### Consigne écrite 1
Modifiez les enregistrements compris entre la ligne contenant « What is the measurement » et la fin des enregistrements, inclusivement, en substituant « lawn » à « grass ». Reproduisez ces seules lignes, sans autre changement.

### Texte fourni
┌──

Réalisé
par Marian Crisan. France-Roumanie-Hongrie. Drame.
Durée : 1h40. (Sortie 2 février 2011). Avec Andras Hathazi, Ylmaz Yalcin, Elvira Rîmbu.
Il y a de fortes chances que le thème des migrants, des sans papiers, des clandestins qui cherchent la Terre Promise économique ou politique à l’intérieur de la forteresse de l’Europe des 27 devienne l’un des sujets tarte à la crème du cinéma des années 2010.
Jusqu’à maintenant, comme dans "Welcome" de Philippe Lioret, on a surtout vu ce qui se passait dans les pays majeurs de l’Union européenne et l’on s’est intéressé à la confrontation des "nantis" avec cette nouvelle misère mondialisée.
L’originalité de "Morgen" est donc de montrer comment se vit le problème des immigrés clandestins dans un pays dit pauvre de l’Union, de surcroît récemment entré dans l’espace Schengen.
Attention, Marian Crisan ne mène pas une enquête journalistique à la frontière hongro-roumaine. Il préfère suivre les pas maladroits de Nelu, un gros bonhomme plein d’humanité parti pêcher la carpe en side-car et qui revient chez lui sans avoir pris de poissons mais avec un clandestin turc abandonné en pleine campagne par des passeurs indélicats.

└──

### Données de l'exercice

┌──

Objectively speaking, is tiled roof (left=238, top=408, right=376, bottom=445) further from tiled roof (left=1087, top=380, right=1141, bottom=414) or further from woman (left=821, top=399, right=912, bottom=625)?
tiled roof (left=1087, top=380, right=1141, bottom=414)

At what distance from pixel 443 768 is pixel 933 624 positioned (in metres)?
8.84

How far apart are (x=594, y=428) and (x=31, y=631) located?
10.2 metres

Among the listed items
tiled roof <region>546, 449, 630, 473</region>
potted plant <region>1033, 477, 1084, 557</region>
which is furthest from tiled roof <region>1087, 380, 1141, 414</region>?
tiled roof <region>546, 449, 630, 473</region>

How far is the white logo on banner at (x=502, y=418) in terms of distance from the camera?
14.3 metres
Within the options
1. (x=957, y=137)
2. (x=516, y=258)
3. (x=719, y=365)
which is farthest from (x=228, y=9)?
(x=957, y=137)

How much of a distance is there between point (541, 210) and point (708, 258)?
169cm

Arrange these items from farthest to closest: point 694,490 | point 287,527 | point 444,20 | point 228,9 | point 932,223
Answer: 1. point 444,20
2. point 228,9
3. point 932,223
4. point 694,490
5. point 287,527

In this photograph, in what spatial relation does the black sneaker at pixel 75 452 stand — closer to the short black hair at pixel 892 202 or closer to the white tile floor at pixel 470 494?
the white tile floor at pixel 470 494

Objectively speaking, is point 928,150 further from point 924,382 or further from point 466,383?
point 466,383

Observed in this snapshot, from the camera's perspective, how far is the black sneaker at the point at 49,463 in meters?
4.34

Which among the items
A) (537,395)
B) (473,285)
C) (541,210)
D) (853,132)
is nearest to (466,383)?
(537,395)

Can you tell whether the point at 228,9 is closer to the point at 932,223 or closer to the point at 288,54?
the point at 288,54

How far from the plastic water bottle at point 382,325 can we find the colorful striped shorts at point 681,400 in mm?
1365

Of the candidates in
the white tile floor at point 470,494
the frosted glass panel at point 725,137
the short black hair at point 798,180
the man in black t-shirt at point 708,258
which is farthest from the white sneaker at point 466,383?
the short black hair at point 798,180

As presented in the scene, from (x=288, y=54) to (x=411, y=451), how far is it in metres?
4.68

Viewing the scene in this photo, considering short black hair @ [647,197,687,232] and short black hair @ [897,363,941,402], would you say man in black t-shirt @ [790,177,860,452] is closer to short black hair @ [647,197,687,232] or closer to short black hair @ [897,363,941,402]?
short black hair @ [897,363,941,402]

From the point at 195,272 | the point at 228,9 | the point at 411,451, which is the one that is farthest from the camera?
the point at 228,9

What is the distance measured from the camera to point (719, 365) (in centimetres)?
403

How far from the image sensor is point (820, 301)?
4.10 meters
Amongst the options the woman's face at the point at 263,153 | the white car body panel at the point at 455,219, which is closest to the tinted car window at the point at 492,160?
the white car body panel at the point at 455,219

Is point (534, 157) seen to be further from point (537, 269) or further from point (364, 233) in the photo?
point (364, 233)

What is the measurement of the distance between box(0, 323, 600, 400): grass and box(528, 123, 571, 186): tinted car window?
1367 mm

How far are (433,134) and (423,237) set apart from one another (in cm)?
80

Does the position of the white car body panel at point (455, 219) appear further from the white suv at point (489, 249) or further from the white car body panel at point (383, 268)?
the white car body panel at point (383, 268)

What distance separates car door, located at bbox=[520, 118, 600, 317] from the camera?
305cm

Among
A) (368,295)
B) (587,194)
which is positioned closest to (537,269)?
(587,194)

└──

### Consigne écrite 2
Restituez à l'identique le passage du texte fourni compris entre « Durée : 1h40. » et « dans l’espace Schengen. », bornes incluses.

### Résultat 1
What is the measurement of the distance between box(0, 323, 600, 400): lawn and box(528, 123, 571, 186): tinted car window?
1367 mm

How far are (433,134) and (423,237) set apart from one another (in cm)?
80

Does the position of the white car body panel at point (455, 219) appear further from the white suv at point (489, 249) or further from the white car body panel at point (383, 268)?
the white car body panel at point (383, 268)

What distance separates car door, located at bbox=[520, 118, 600, 317] from the camera?
305cm

Among
A) (368,295)
B) (587,194)
which is positioned closest to (537,269)?
(587,194)

### Résultat 2
Durée : 1h40. (Sortie 2 février 2011). Avec Andras Hathazi, Ylmaz Yalcin, Elvira Rîmbu.
Il y a de fortes chances que le thème des migrants, des sans papiers, des clandestins qui cherchent la Terre Promise économique ou politique à l’intérieur de la forteresse de l’Europe des 27 devienne l’un des sujets tarte à la crème du cinéma des années 2010.
Jusqu’à maintenant, comme dans "Welcome" de Philippe Lioret, on a surtout vu ce qui se passait dans les pays majeurs de l’Union européenne et l’on s’est intéressé à la confrontation des "nantis" avec cette nouvelle misère mondialisée.
L’originalité de "Morgen" est donc de montrer comment se vit le problème des immigrés clandestins dans un pays dit pauvre de l’Union, de surcroît récemment entré dans l’espace Schengen.